CFB, short for Complement Factor B, is a key component in the alternative complement pathway. It plays a crucial role in the immune response, helping to label target particles for effective clearance. This pathway is essential for the body's defense against pathogens and in maintaining immune homeostasis [4]. Genetic models, such as knockout (KO) mouse models, have been instrumental in understanding CFB's functions.

In diabetic kidney disease, Cfb-knockout mice demonstrated milder tubulointerstitial injury and reduced ceramide biosynthesis. This indicates that CFB deficiency inhibits activation of the complement alternative pathway, attenuating kidney damage by blocking the NF-κB signaling pathway and subsequent ceramide synthesis [1].

In perianal Crohn's disease, a non-synonymous SNP (G252S) in CFB, associated with the disease, led to impaired CFB cleavage, reduced activation of the alternative complement pathway, and decreased pathogen phagocytosis [2].

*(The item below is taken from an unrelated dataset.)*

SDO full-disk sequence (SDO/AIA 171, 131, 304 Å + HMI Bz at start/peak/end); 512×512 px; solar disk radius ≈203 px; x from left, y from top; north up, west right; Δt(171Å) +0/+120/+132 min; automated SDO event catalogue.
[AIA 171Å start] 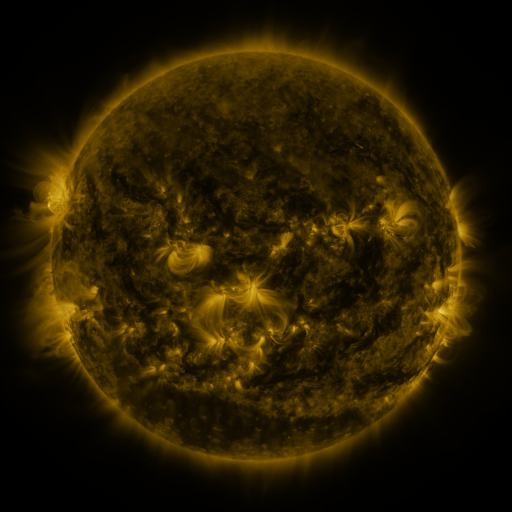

In lung adenocarcinoma, knockdown of CFB in vitro increased cell proliferation and migration, while overexpression inhibited tumor growth in vivo, suggesting CFB acts as a tumor suppressor through downregulating the Ras/MAPK signaling pathway [3].

In conclusion, CFB is vital in the alternative complement pathway, influencing immune-related functions. Studies using KO mouse models have revealed its significance in diseases like diabetic kidney disease, perianal Crohn's disease, and lung adenocarcinoma, highlighting its potential as a therapeutic target in these disease areas.